GIVEN EXERCISE: Without altering anything, repeat each of the records.
--- DATASET ROWS ---
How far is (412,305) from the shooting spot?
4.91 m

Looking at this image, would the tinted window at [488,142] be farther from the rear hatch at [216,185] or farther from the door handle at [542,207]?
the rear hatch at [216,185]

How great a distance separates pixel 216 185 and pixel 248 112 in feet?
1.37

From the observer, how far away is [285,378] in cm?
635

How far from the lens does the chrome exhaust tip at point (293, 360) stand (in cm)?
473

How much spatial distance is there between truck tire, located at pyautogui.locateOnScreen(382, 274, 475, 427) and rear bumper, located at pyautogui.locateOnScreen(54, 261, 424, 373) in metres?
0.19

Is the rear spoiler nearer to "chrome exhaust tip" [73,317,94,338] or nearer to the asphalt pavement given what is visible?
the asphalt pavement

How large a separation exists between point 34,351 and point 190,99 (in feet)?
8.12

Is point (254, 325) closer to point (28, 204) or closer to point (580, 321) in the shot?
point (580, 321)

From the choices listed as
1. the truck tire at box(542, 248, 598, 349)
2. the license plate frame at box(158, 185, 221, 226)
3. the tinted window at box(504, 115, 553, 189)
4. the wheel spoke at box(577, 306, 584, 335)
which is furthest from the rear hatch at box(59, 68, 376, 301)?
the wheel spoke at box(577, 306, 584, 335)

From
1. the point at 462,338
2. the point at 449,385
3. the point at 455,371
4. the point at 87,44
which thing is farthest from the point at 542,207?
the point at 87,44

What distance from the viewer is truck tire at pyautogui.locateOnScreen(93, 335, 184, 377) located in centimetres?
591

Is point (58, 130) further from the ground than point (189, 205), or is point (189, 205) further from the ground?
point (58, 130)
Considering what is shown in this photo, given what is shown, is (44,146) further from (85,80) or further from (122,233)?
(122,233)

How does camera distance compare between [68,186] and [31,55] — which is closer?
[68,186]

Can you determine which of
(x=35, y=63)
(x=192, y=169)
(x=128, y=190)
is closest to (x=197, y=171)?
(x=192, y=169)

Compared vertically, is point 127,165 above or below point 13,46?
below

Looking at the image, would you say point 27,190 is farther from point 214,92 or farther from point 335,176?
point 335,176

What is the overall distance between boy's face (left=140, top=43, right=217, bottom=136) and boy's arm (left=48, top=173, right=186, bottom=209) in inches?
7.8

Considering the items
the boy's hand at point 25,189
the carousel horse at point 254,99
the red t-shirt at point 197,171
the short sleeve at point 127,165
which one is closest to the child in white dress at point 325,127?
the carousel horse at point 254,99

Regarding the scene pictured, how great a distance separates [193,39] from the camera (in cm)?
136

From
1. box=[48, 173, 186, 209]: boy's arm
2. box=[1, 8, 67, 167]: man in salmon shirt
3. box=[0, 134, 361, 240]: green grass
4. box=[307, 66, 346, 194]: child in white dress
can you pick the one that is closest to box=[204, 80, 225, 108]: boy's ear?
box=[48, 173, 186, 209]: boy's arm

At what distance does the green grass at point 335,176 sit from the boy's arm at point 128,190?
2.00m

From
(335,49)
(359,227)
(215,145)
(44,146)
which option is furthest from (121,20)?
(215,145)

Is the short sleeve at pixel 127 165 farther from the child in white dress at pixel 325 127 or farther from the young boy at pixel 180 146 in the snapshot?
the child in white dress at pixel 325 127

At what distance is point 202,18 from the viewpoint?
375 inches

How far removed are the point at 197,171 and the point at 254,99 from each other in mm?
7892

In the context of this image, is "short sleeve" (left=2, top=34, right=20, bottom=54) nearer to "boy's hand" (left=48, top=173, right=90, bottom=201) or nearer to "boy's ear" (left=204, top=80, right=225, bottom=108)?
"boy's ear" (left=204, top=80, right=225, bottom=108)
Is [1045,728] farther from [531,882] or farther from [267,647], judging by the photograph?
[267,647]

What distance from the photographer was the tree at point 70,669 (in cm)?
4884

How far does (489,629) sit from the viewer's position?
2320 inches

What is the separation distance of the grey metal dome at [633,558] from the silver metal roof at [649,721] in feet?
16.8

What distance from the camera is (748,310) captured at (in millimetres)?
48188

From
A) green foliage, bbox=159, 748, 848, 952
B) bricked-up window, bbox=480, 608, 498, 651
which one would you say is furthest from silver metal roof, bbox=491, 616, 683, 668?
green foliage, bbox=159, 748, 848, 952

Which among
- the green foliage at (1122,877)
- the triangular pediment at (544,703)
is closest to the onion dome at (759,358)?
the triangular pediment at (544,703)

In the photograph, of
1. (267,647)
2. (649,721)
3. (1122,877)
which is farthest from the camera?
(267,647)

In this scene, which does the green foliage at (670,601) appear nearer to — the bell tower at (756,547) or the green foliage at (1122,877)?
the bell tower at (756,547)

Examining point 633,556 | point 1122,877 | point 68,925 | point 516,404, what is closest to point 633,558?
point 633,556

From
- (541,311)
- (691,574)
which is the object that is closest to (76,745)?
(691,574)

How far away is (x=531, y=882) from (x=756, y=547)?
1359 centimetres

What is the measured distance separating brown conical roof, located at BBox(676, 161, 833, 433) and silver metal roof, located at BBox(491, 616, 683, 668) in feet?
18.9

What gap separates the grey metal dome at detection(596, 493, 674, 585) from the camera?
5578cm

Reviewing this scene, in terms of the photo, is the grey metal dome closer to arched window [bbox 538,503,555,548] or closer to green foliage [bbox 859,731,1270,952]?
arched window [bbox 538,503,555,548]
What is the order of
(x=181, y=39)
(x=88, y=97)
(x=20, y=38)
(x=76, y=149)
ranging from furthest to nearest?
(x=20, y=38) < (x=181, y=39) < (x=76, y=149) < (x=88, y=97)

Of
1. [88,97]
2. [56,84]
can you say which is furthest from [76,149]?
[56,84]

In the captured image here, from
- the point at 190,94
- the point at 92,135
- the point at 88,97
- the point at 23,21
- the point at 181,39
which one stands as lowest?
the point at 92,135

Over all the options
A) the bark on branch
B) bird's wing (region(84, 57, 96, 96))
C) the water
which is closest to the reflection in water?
---
EXPECTED OUTPUT:
How far is (412,305) from the shooting spot?
4.91 m

Looking at this image, would the tinted window at [488,142] be farther from the rear hatch at [216,185] or farther from the door handle at [542,207]?
the rear hatch at [216,185]

How great a distance separates pixel 216 185 and pixel 248 112 in feet?
1.37

From the observer, how far away is [285,378] in cm?
635

How far from the lens does the chrome exhaust tip at point (293, 360) stand (in cm)?
473

How much spatial distance is there between truck tire, located at pyautogui.locateOnScreen(382, 274, 475, 427) and rear bumper, located at pyautogui.locateOnScreen(54, 261, 424, 373) in metres?
0.19

Is the rear spoiler nearer to "chrome exhaust tip" [73,317,94,338] or nearer to the asphalt pavement given what is visible?
the asphalt pavement

How large a separation exists between point 34,351 and point 190,99 (in feet)?
8.12

Is point (254, 325) closer to point (28, 204) or closer to point (580, 321) in the shot?
point (580, 321)

From the choices listed as
1. the truck tire at box(542, 248, 598, 349)
2. the license plate frame at box(158, 185, 221, 226)
3. the tinted window at box(504, 115, 553, 189)
4. the wheel spoke at box(577, 306, 584, 335)
which is furthest from the rear hatch at box(59, 68, 376, 301)?
the wheel spoke at box(577, 306, 584, 335)

From
1. the point at 462,338
2. the point at 449,385
3. the point at 455,371
4. the point at 87,44
which thing is farthest from the point at 542,207?
the point at 87,44

What distance from the viewer is truck tire at pyautogui.locateOnScreen(93, 335, 184, 377) located in centimetres?
591

Is point (58, 130) further from the ground than point (189, 205), or is point (189, 205) further from the ground?
point (58, 130)
Considering what is shown in this photo, given what is shown, is (44,146) further from (85,80) or further from (122,233)?
(122,233)

How does camera distance compare between [68,186] and [31,55] — which is closer?
[68,186]

Can you determine which of
(x=35, y=63)
(x=192, y=169)
(x=128, y=190)
is closest to (x=197, y=171)?
(x=192, y=169)

Compared vertically, is point 127,165 above or below point 13,46?
below

Looking at the image, would you say point 27,190 is farther from point 214,92 or farther from point 335,176?
point 335,176

What is the overall distance between boy's face (left=140, top=43, right=217, bottom=136) and boy's arm (left=48, top=173, right=186, bottom=209) in inches?
7.8

Considering the items
the boy's hand at point 25,189
the carousel horse at point 254,99
the red t-shirt at point 197,171
the short sleeve at point 127,165
which one is closest to the child in white dress at point 325,127?
the carousel horse at point 254,99

Regarding the scene pictured, how great a distance separates [193,39] from the camera (in cm)?
136

From
1. box=[48, 173, 186, 209]: boy's arm
2. box=[1, 8, 67, 167]: man in salmon shirt
3. box=[0, 134, 361, 240]: green grass
4. box=[307, 66, 346, 194]: child in white dress
can you pick the one that is closest to box=[204, 80, 225, 108]: boy's ear?
box=[48, 173, 186, 209]: boy's arm

At what distance does the green grass at point 335,176 sit from the boy's arm at point 128,190?
2.00m

From
(335,49)
(359,227)
(215,145)
(44,146)
which option is furthest from (121,20)?
(215,145)

Is the short sleeve at pixel 127 165 farther from the child in white dress at pixel 325 127 or farther from the young boy at pixel 180 146 in the snapshot?
the child in white dress at pixel 325 127

At what distance is point 202,18 from the viewpoint?
375 inches

How far removed are the point at 197,171 and the point at 254,99 from each other in mm?
7892

In the context of this image, is "short sleeve" (left=2, top=34, right=20, bottom=54) nearer to "boy's hand" (left=48, top=173, right=90, bottom=201) or nearer to "boy's ear" (left=204, top=80, right=225, bottom=108)?
"boy's ear" (left=204, top=80, right=225, bottom=108)
Is [1045,728] farther from [531,882] or farther from [267,647], judging by the photograph?
[267,647]

What distance from the photographer was the tree at point 70,669 (in cm)?
4884

How far does (489,629) sit from the viewer's position?
2320 inches

What is the separation distance of the grey metal dome at [633,558] from the silver metal roof at [649,721] in feet?
16.8

What distance from the camera is (748,310) captured at (in millimetres)?
48188

From
A) green foliage, bbox=159, 748, 848, 952
B) bricked-up window, bbox=480, 608, 498, 651
which one would you say is furthest from silver metal roof, bbox=491, 616, 683, 668?
green foliage, bbox=159, 748, 848, 952

Which among
- the green foliage at (1122,877)
- the triangular pediment at (544,703)
is closest to the onion dome at (759,358)?
the triangular pediment at (544,703)

In the photograph, of
1. (267,647)
2. (649,721)
3. (1122,877)
which is farthest from the camera?
(267,647)

In this scene, which does the green foliage at (670,601) appear nearer to — the bell tower at (756,547) or the green foliage at (1122,877)?
the bell tower at (756,547)

Examining point 633,556 | point 1122,877 | point 68,925 | point 516,404, what is closest to point 633,558?
point 633,556

From
- (541,311)
- (691,574)
which is the object that is closest to (76,745)?
(691,574)

How far away is (x=531, y=882) from (x=756, y=547)?
1359 centimetres

What is the measured distance separating brown conical roof, located at BBox(676, 161, 833, 433) and silver metal roof, located at BBox(491, 616, 683, 668) in feet?
18.9

What gap separates the grey metal dome at detection(596, 493, 674, 585) from the camera?
5578cm

Reviewing this scene, in terms of the photo, is the grey metal dome closer to arched window [bbox 538,503,555,548] or closer to green foliage [bbox 859,731,1270,952]?
arched window [bbox 538,503,555,548]
What is the order of
(x=181, y=39)
(x=88, y=97)
(x=20, y=38)
(x=76, y=149)
ranging from furthest to nearest?
(x=20, y=38) < (x=181, y=39) < (x=76, y=149) < (x=88, y=97)

Of
1. [88,97]
2. [56,84]
can you say which is furthest from [76,149]?
[56,84]

In the captured image here, from
- the point at 190,94
- the point at 92,135
- the point at 88,97
- the point at 23,21
- the point at 181,39
which one stands as lowest?
the point at 92,135

Over all the options
A) the bark on branch
B) bird's wing (region(84, 57, 96, 96))
C) the water
which is closest to the reflection in water?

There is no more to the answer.